Introduction: For patients (pts) <40y with severe aplastic anemia (SAA), allogeneic stem cell transplantation (HSCT) from matched sibling donor (MSD) represents the 1^st line curative therapy with a reproductible long-term overall (OS) and event free survival (EFS) rates above 85 and 75%, respectively where immunosuppressive therapy leads to statistically worse results for long-term EFS. For this reason -thanks to the enhanced results of HSCT from matched unrelated donor (MUD) in other diseases- some authors proposed such HSCT as front-line therapy for pts < 18y. However, there is no evidence about the feasibility and safety of this approach, especially regarding the delay between diagnosis and HSCT as compared to the risk of infection, hemorrhages or transfusion related events.

Methods: We conducted a prospective multicentric open phase 2 single arm study to evaluate feasibility and safety of frontline HSCT from 10/10 MUD in pts < 18y with SAA. The primary objective was to realize up-front HSCT within 60 days after identifying MUD (targeting >45% rate) and secondary objectives were OS, graft failure, cumulative incidence (CI) of both graft versus host disease (GvHD), relapse, and non-relapse mortality (NRM), chimerism, quality of life and immune reconstitution.

A Simon minimax 2-stage phase 2 design was used to test the strategy after 12 (first stage) pts and if 5 or fewer satisfied the primary objective, to terminate the trial up to a total of 25 pts.

Inclusion criteria were: having idiopathic SAA (i.e.no evidence of IBMF) requesting treatment; <18 years at diagnosis; no MSD; no previous immunosuppressive therapy for SAA; having at least 3 10/10 MUD identified in BMDW registry.

Stem cell source was bone marrow only.

Conditioning regimen was fludarabine (30mg/m²/d) and cyclophosphamide (30mg/m²/d) D-6 to D-3 and either anti-thymoglobuline (Genzyme, France) 15mg/kg TD or total body irradiation 2Gy + ATG 7,5mg/kg TD depending on the age, below 14y or above. GvHD prophylaxis was ciclosporine A from D-1 to D365 associated to methotrexate 8mg/m² D+1,+3 and+6. Rituximab was given at D+5 as EBV-PTLD prophylaxis.

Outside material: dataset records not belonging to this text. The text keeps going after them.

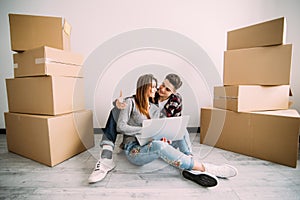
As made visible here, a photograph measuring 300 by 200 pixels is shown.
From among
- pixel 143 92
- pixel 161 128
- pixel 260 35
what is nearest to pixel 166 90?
pixel 143 92

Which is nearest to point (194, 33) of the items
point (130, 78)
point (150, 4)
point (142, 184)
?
point (150, 4)

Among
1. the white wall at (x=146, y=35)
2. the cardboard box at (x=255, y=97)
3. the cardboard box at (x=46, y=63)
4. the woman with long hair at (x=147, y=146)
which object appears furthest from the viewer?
the white wall at (x=146, y=35)

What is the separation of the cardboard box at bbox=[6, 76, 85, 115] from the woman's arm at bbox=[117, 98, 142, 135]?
1.28 ft

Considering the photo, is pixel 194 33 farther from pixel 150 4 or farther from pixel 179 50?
pixel 150 4

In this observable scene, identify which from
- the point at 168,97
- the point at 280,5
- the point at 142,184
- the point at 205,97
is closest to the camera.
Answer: the point at 142,184

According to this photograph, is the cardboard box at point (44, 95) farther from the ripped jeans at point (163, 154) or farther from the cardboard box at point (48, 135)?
the ripped jeans at point (163, 154)

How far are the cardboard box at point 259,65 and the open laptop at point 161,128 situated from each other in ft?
1.81

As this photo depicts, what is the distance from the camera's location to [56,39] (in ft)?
3.37

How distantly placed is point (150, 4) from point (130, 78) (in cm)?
67

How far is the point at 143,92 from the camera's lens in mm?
934

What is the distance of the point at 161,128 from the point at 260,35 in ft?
2.85

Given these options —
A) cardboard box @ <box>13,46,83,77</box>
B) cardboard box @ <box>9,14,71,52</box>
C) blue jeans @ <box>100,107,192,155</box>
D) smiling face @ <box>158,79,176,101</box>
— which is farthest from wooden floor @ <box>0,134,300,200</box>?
cardboard box @ <box>9,14,71,52</box>

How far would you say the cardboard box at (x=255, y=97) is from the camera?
1053 mm

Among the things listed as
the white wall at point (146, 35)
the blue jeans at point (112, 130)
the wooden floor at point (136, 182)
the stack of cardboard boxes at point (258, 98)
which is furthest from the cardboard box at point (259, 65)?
the blue jeans at point (112, 130)
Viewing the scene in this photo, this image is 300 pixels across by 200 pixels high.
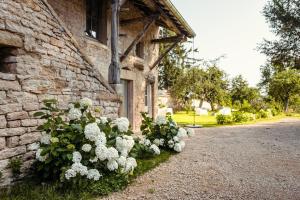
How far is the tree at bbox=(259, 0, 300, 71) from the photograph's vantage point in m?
14.5

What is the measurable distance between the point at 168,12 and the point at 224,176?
6.40 meters

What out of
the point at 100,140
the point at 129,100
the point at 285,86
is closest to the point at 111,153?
the point at 100,140

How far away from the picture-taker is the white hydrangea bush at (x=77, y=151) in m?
3.81

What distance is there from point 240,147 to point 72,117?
4964 mm

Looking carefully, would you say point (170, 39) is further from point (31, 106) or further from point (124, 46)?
point (31, 106)

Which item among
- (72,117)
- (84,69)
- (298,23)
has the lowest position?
(72,117)

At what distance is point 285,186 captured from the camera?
4266 millimetres

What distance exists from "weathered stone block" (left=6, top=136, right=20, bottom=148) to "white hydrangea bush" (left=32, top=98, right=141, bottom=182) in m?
0.27

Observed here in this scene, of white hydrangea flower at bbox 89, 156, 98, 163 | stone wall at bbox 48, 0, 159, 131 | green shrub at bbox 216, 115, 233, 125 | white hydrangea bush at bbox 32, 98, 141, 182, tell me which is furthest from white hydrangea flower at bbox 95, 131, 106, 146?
green shrub at bbox 216, 115, 233, 125

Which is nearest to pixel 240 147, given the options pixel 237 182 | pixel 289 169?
pixel 289 169

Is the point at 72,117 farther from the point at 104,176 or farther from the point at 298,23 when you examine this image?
the point at 298,23

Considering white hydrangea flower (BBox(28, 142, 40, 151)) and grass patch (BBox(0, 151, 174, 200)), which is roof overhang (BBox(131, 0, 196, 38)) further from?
grass patch (BBox(0, 151, 174, 200))

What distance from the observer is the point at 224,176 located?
187 inches

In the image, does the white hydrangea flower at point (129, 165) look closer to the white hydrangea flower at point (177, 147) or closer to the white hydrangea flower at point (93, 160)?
the white hydrangea flower at point (93, 160)
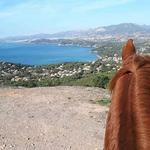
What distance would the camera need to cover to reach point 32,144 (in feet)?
24.6

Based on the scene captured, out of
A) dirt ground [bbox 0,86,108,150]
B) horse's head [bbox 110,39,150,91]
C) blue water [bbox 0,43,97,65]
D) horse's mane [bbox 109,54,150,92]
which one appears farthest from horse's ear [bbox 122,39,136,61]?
blue water [bbox 0,43,97,65]

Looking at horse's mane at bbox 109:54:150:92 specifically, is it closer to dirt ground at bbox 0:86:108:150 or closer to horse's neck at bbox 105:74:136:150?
horse's neck at bbox 105:74:136:150

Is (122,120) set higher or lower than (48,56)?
higher

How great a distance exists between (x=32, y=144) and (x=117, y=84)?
21.2 ft

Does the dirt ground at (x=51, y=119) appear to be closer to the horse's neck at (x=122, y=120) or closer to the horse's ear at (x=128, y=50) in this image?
the horse's ear at (x=128, y=50)

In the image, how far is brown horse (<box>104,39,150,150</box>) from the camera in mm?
924

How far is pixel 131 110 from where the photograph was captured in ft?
3.30

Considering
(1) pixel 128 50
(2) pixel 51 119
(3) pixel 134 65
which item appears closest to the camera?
(3) pixel 134 65

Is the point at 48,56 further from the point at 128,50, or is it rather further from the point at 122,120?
the point at 122,120

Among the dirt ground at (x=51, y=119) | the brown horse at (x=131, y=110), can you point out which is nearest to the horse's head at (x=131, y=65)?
the brown horse at (x=131, y=110)

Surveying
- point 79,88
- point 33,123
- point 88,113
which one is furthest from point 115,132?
point 79,88

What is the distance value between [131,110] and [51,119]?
27.0 feet

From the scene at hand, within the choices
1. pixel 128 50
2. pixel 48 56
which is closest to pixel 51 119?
pixel 128 50

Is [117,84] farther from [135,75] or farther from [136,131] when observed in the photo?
[136,131]
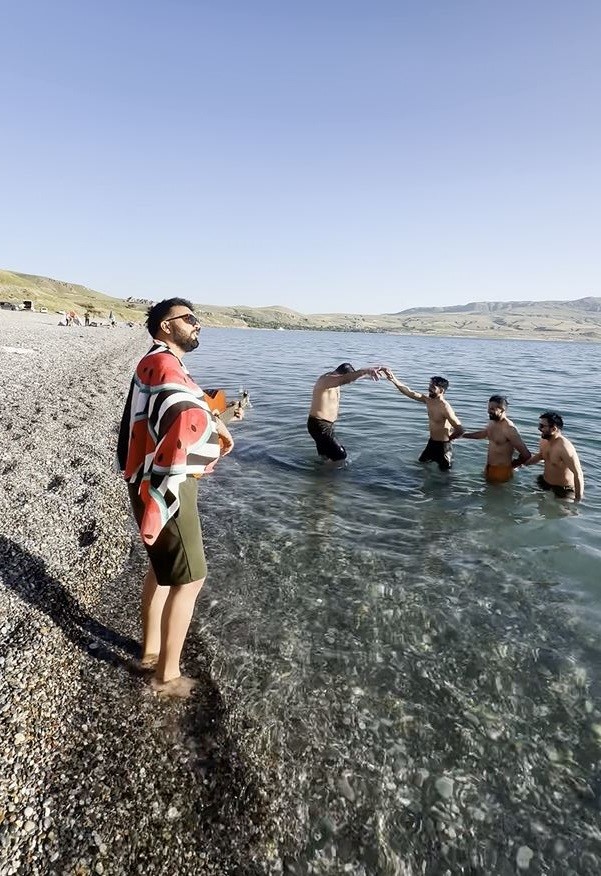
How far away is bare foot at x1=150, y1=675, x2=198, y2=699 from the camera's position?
4043 millimetres

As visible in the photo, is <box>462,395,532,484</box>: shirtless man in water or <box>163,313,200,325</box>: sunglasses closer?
<box>163,313,200,325</box>: sunglasses

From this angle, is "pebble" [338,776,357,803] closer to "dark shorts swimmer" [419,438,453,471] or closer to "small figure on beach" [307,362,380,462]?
"small figure on beach" [307,362,380,462]

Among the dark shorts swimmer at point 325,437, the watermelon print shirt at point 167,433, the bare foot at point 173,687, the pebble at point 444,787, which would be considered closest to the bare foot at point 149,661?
the bare foot at point 173,687

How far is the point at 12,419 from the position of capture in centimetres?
1150

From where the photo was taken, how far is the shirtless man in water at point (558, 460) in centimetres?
934

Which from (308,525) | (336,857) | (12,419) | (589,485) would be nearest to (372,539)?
(308,525)

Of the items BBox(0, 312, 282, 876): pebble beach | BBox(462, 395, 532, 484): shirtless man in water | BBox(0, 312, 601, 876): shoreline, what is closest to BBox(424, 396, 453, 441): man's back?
BBox(462, 395, 532, 484): shirtless man in water

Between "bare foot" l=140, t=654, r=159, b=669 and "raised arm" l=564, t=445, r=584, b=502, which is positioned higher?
"raised arm" l=564, t=445, r=584, b=502

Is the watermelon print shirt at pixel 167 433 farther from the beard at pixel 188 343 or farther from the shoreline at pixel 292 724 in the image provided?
the shoreline at pixel 292 724

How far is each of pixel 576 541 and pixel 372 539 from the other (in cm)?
352

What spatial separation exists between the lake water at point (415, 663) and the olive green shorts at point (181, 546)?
1.48 m

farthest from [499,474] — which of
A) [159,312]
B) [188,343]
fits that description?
[159,312]

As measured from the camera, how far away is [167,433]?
322 centimetres

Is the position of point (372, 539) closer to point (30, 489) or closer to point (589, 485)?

Results: Interim analysis was based on 16 pts (median age: 9.6y, IQ:3.7-12.5), 50% of male were included and 15 received the conditioning regimen as per protocol followed by HSCT. The last one did not fulfil inclusion criteria. Median time from donor identification to HSCT was 67 days (CI95%: 57.5-79) and 5 pts received transplantation within 60 days where the 10 remaining received it above D60. All pts engrafted at a median time of D+30 (95%CI: 28.5-32.5). D+150-CI of acute GvHD was 23% (95%CI: 4.7-49.9) and 1 pt developed chronic GvHD. 1 pt died from EBV-PTLD at D+60 post-HSCT. At a median follow-up of 12 months, there were no primary nor secondary graft failure. 1 year-OS was 93.3% (95%CI 81.5-100).

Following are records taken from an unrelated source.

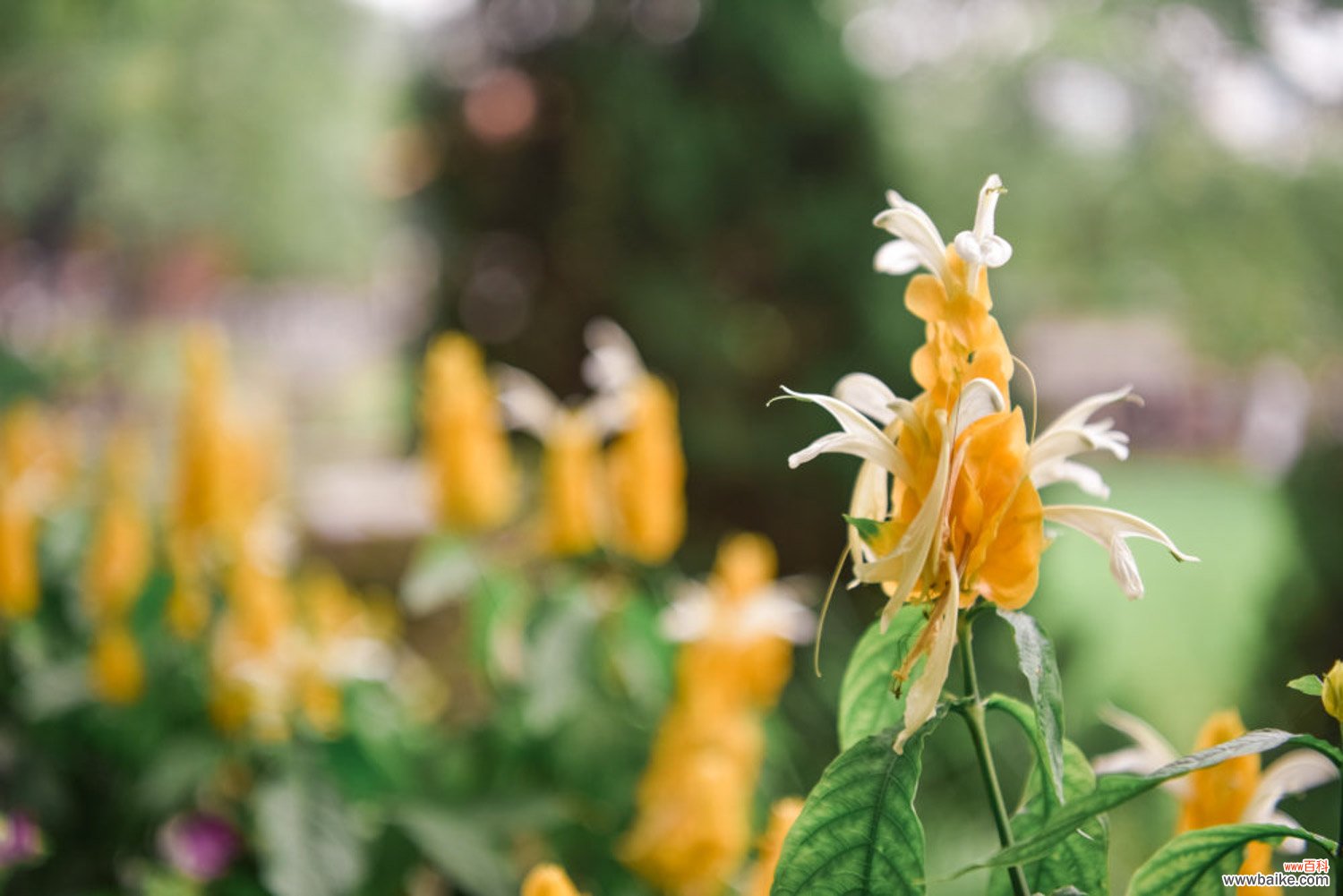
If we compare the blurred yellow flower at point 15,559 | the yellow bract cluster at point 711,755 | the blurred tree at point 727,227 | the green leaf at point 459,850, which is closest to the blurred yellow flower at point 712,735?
the yellow bract cluster at point 711,755

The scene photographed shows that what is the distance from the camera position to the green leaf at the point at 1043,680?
0.95 feet

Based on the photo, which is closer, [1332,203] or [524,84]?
[1332,203]

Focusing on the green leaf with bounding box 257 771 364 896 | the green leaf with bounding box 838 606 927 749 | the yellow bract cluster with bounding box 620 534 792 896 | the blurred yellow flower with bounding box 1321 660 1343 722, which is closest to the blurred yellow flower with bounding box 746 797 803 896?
the green leaf with bounding box 838 606 927 749

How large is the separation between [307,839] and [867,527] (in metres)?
0.69

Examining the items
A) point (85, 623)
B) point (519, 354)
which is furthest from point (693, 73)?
point (85, 623)

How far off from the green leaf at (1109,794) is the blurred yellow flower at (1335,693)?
1 centimetres

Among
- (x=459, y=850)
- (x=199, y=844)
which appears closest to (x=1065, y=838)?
(x=459, y=850)

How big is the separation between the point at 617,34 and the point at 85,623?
1.64 meters

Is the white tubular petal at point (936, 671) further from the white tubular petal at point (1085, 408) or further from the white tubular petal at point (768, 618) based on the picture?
the white tubular petal at point (768, 618)

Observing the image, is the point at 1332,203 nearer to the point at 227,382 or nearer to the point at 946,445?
the point at 227,382

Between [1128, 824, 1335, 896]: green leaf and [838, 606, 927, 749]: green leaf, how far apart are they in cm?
8

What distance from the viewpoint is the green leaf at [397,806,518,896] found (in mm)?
879

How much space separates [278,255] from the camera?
818 centimetres

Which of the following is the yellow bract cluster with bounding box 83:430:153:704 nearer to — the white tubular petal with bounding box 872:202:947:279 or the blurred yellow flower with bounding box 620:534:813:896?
the blurred yellow flower with bounding box 620:534:813:896
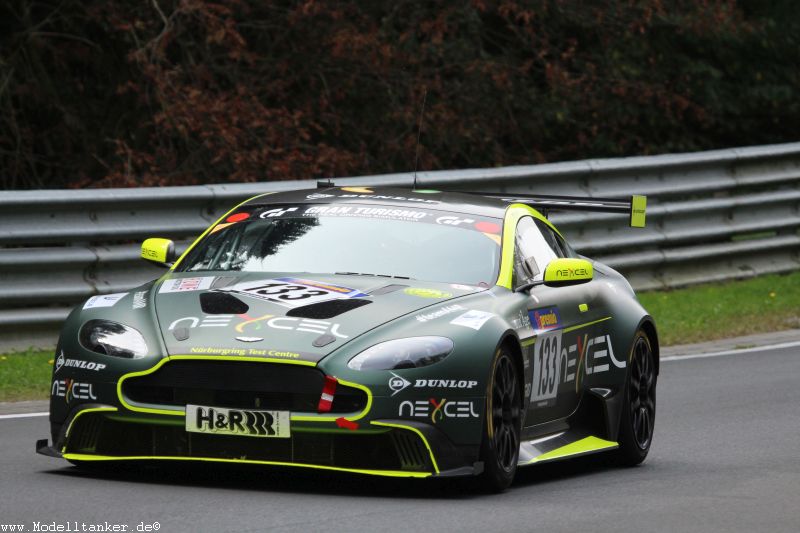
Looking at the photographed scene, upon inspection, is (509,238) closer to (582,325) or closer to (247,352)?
(582,325)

Discussion-Conclusion: This study felt to meet the primary end-point and according to the rules has been prematurely ended. However, the cutoff of 60 days from donor identification to transplant was arbitrarily decided while the median time to HSCT was 67 days, with all but one pts transplanted within 80 days and none experienced severe infection postponing or canceling HSCT. The OS rate at 1y appears at least comparable to this reported for HSCT from MSD and the GvHD CI is acceptable. Even though it’s too early to be affirmative, long-term side effects should be the same than with MSD. Finally, up-front HSCT from MUD for pts below the age of 18y presenting with SAA appears safe when the donor is available within 75-90 days. Rituximab is mandatory to lower the risk of EBV-PTLD for both prophylaxis and early pre-emptive treatment.If the donor recruitment is delayed, immune-suppressive therapy has to be preferred and promptly started.